# Exercise aim
Using the data below, print exactly the line with "Solcreme, bikini –", the line with "Güney Kıbrıs'ta kabinede 6 yeni isim", and every line between them, but none of the pictures.

# Task inputs
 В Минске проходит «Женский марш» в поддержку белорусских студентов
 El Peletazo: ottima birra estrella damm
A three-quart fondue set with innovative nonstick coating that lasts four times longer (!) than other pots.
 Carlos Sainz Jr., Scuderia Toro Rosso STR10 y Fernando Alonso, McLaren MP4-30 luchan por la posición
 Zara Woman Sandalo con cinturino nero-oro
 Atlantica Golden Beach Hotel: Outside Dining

---

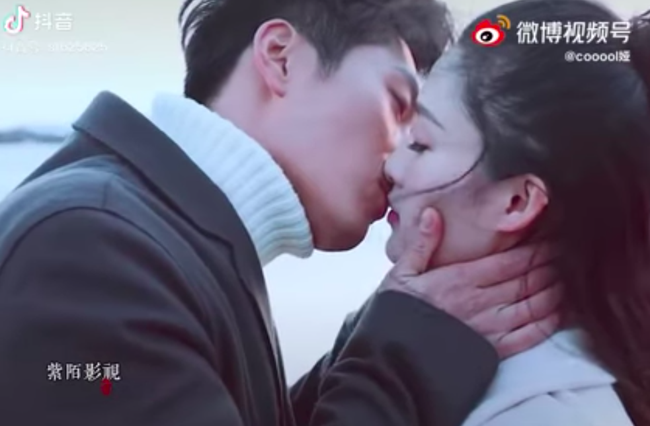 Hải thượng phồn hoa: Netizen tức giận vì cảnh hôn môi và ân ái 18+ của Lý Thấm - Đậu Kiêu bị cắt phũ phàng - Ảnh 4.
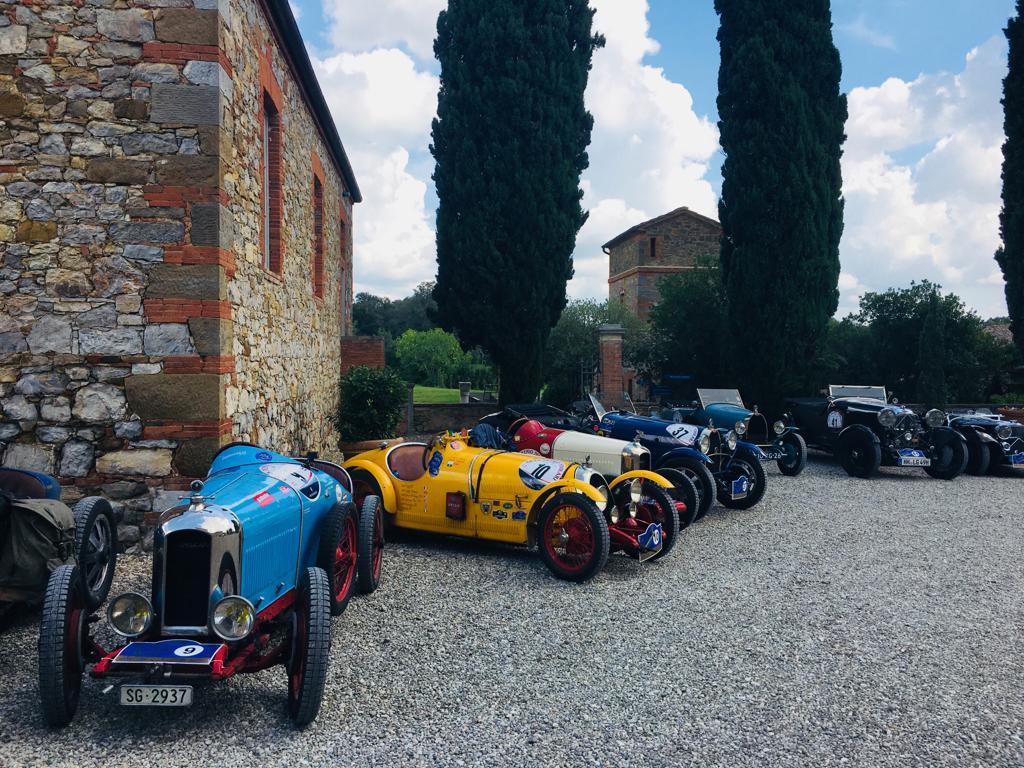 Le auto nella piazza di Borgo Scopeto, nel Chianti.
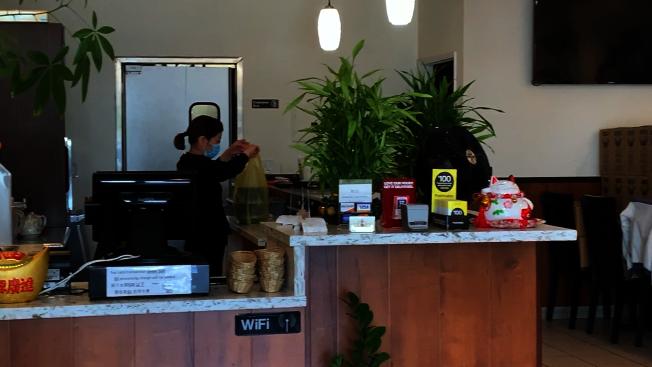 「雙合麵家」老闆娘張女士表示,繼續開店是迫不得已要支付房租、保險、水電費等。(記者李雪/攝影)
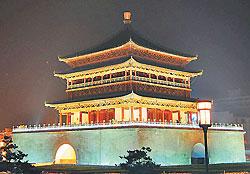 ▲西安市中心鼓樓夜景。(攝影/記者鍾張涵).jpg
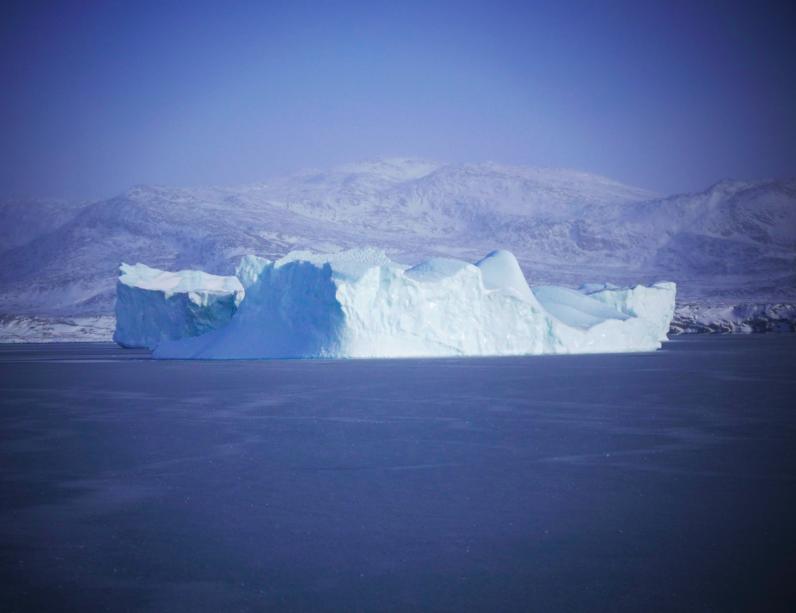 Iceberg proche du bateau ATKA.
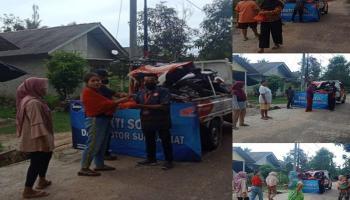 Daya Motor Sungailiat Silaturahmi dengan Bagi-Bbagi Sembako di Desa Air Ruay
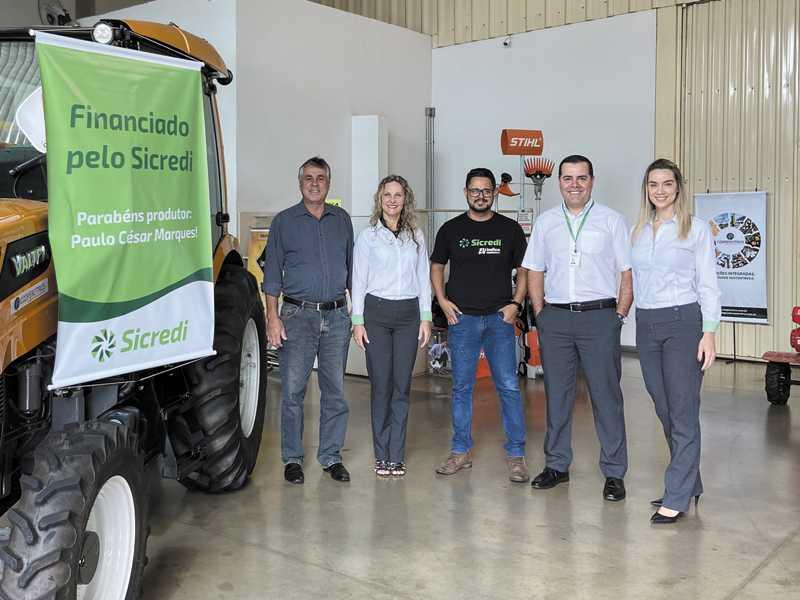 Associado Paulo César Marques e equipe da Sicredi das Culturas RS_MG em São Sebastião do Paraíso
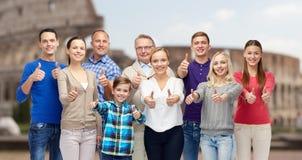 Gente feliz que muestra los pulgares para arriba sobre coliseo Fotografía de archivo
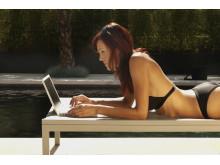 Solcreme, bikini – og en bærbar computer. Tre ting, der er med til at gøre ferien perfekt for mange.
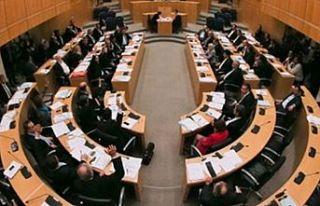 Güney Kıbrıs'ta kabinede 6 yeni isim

# Answer space
 Solcreme, bikini – og en bærbar computer. Tre ting, der er med til at gøre ferien perfekt for mange.
 Güney Kıbrıs'ta kabinede 6 yeni isim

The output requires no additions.